Le Centre de coopération internationale en recherche agronomique pour le développement (Cirad) et ses partenaires viennent de faire le bilan du projet Ecophyto PUMAT (Pour Un Maraîchage Attractif en Martinique et en Guadeloupe), effectué entre 2021 et 2024. Ce dernier a offert un cadre d’analyse approfondi des transitions agroécologiques dans les économies insulaires, en examinant de manière systématique les pratiques professionnelles des producteurs, les attentes des consommateurs ainsi que les dynamiques organisationnelles des filières maraîchères.
Les résultats obtenus mettent en évidence l’articulation complexe de déterminants techniques, économiques, sociaux et institutionnels qui conditionnent les trajectoires de réduction de l’usage des produits phytopharmaceutiques et orientent les modes d’évolution des systèmes de production. « Porté par le CIRAD en partenariat avec l'INRAE (Institut national de recherche pour l'agriculture, l'alimentation et l'environnement, ndlr), la Direction de l'alimentation, de l'agriculture et de la forêt (DAAF), la Chambre d'Agriculture, l'Institut Technique Tropical (IT2), l'Université des Antilles, et l'association TANOU BIO, le projet a bénéficié d'articulations stratégiques avec d'autres dispositifs publics », précise l’étude.
Celle-ci s’est basée sur une enquête de consommateurs en Martinique sur le consentement à payer pour des tomates locales et/ou certifiées sans pesticide ; une enquête auprès de maraîchers guadeloupéens ; des entretiens institutionnels et professionnels ; ainsi qu'une démarche de co-conception agronomique.
Le glyphosate demeure la substance active la plus vendue en Martinique
Le Cirad rappelle que le contexte économique, social et environnemental est particulier dans les régions insulaires. Dans le cas de la Martinique par exemple, la production locale de fruits et de légumes ne participe qu’à 40% des besoins de la population, la consommation des calories dépend à 90% des importations, et les écarts de prix varient en moyenne de +14% à 40% pour l’alimentation par rapport à l’Hexagone. Dans une situation où un climat chaud et humide entraîne un enherbement important, la problématique de l’utilisation des produits phytopharmaceutiques relève d’une dimension à la fois sanitaire et politique.

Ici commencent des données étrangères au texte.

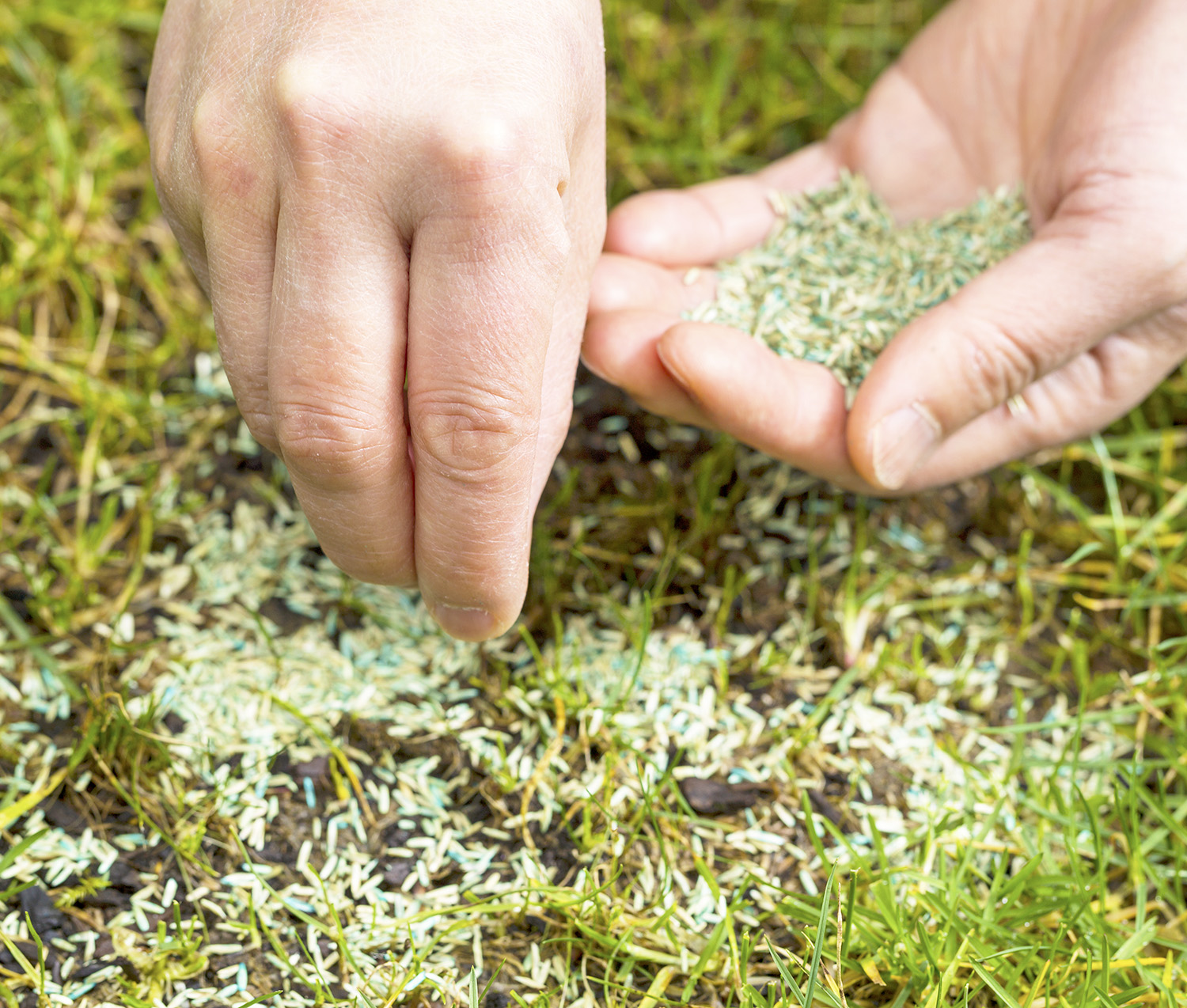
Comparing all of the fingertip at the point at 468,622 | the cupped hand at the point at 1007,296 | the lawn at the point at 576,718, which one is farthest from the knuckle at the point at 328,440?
the cupped hand at the point at 1007,296

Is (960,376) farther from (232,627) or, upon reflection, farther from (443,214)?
(232,627)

« Le glyphosate (herbicide) demeure la substance active la plus vendue en Martinique, même si le nombre moyen de traitements reste inférieur à la moyenne nationale. En parallèle, le biocontrôle progresse (27% des ventes en 2022), signal d’une dynamique de substitution en cours », observe le Cirad.
Les résultats de l’étude indiquent également que les consommateurs manifestent une préférence marquée pour des produits locaux, certifiés sans pesticides et acceptés à un niveau de prix relativement plus élevé. L’enquête révèle également une indifférence à l’égard des lieux de vente, un constat particulièrement significatif dans un contexte où près de 80% des fruits et légumes commercialisés sont achetés via la grande distribution. L’analyse approfondie des attentes des consommateurs‑citoyens contribue à inscrire la question de la transition agroécologique dans le débat public, en soulignant la dimension sociétale des choix alimentaires et leur rôle dans l’évolution des systèmes de production.

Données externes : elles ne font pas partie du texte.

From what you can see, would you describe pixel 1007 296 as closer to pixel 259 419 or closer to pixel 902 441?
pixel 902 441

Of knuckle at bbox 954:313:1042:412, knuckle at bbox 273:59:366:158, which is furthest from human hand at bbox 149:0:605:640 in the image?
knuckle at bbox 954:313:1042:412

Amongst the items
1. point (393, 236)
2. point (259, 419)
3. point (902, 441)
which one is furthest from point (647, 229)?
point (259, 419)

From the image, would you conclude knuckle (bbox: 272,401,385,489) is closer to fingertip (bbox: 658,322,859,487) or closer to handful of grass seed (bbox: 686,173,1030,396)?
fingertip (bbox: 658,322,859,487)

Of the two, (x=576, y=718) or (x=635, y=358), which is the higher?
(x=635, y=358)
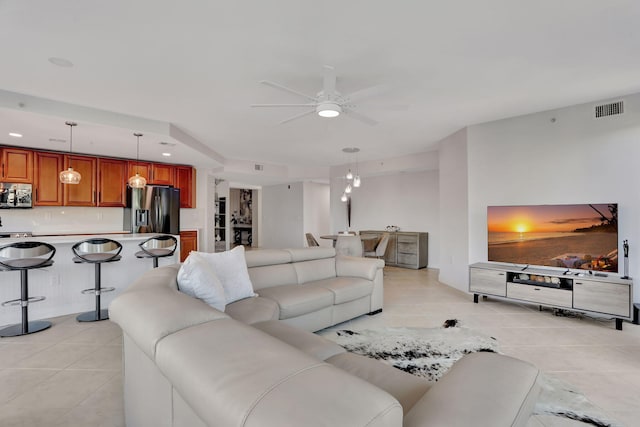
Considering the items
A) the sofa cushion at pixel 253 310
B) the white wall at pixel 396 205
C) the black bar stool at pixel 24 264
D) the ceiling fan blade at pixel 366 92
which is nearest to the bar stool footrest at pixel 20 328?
the black bar stool at pixel 24 264

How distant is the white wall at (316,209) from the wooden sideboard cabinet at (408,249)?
227cm

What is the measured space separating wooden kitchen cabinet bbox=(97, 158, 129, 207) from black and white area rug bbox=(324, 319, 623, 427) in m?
5.13

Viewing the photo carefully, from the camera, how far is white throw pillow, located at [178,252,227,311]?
7.01 ft

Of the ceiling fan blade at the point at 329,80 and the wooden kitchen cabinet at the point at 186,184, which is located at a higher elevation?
the ceiling fan blade at the point at 329,80

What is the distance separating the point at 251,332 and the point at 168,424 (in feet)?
1.73

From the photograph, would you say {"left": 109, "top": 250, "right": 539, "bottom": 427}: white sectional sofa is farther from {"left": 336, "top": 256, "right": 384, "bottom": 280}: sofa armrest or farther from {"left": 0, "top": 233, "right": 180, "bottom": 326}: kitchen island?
{"left": 0, "top": 233, "right": 180, "bottom": 326}: kitchen island

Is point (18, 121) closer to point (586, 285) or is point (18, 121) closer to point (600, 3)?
point (600, 3)

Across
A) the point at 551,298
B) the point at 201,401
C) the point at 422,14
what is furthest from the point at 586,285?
the point at 201,401

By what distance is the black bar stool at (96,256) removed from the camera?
11.8 feet

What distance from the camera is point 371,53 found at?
107 inches

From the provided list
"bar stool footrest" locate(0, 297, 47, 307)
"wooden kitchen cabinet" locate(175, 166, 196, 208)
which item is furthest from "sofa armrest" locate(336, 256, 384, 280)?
"wooden kitchen cabinet" locate(175, 166, 196, 208)

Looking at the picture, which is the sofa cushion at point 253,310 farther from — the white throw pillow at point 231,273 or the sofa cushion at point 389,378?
the sofa cushion at point 389,378

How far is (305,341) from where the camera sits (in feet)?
6.27

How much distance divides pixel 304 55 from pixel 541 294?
388 centimetres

Accompagner le renforcement d’une agriculture durable aux Antilles
Le projet Ecophyto PUMAT met aussi en évidence le caractère ambivalent des dérogations réglementaires, d’après le Cirad. Loin de se réduire à de simples exceptions juridiques, celles‑ci apparaissent comme de véritables instruments d’arbitrage entre intérêts divergents, révélant et cristallisant des tensions entre parties prenantes autour des trajectoires technologiques et productives. Cette dynamique réglementaire contribue, par ailleurs, à structurer les chaînes de valeur. Elle influence les orientations en matière de choix variétaux, les stratégies d’investissement dans le biocontrôle, ainsi que les modalités de certification qui encadrent les systèmes de production.

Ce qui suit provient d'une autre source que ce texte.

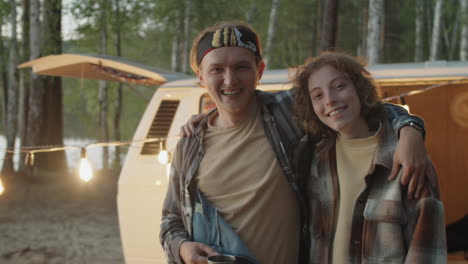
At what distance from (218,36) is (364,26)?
23.0 m

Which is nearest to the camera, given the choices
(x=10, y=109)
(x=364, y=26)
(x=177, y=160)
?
(x=177, y=160)

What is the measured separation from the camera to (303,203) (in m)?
1.97

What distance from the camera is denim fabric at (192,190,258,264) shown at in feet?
6.04

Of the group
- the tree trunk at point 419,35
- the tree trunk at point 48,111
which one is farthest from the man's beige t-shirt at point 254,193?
the tree trunk at point 419,35

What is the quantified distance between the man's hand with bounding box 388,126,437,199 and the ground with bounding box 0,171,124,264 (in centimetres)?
575

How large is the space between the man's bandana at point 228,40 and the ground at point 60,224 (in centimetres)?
538

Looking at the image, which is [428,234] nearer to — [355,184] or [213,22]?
[355,184]

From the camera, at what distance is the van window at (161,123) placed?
4.55m

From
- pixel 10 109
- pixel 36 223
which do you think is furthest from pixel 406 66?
pixel 10 109

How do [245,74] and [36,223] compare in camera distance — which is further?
[36,223]

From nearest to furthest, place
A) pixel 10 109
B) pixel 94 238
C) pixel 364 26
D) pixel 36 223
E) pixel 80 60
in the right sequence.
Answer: pixel 80 60 < pixel 94 238 < pixel 36 223 < pixel 10 109 < pixel 364 26

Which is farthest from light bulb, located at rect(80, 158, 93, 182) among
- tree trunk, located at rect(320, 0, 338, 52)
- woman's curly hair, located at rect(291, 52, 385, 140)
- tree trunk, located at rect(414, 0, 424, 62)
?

« La principale leçon du projet Ecophyto PUMAT est que la transition agroécologique est une affaire collective. Les agriculteurs, les producteurs, sont au cœur du changement et de l’investissement, mais ils ne peuvent pas agir seuls. Les consommateurs, les organisations professionnelles, les distributeurs et les pouvoirs publics contribuent également à orienter les choix de production et les investissements de demain », conclut l’étude. Ce sont des déterminants pour engager le renforcement d’une agriculture durable aux Antilles et relever les défis environnementaux, économiques et alimentaires.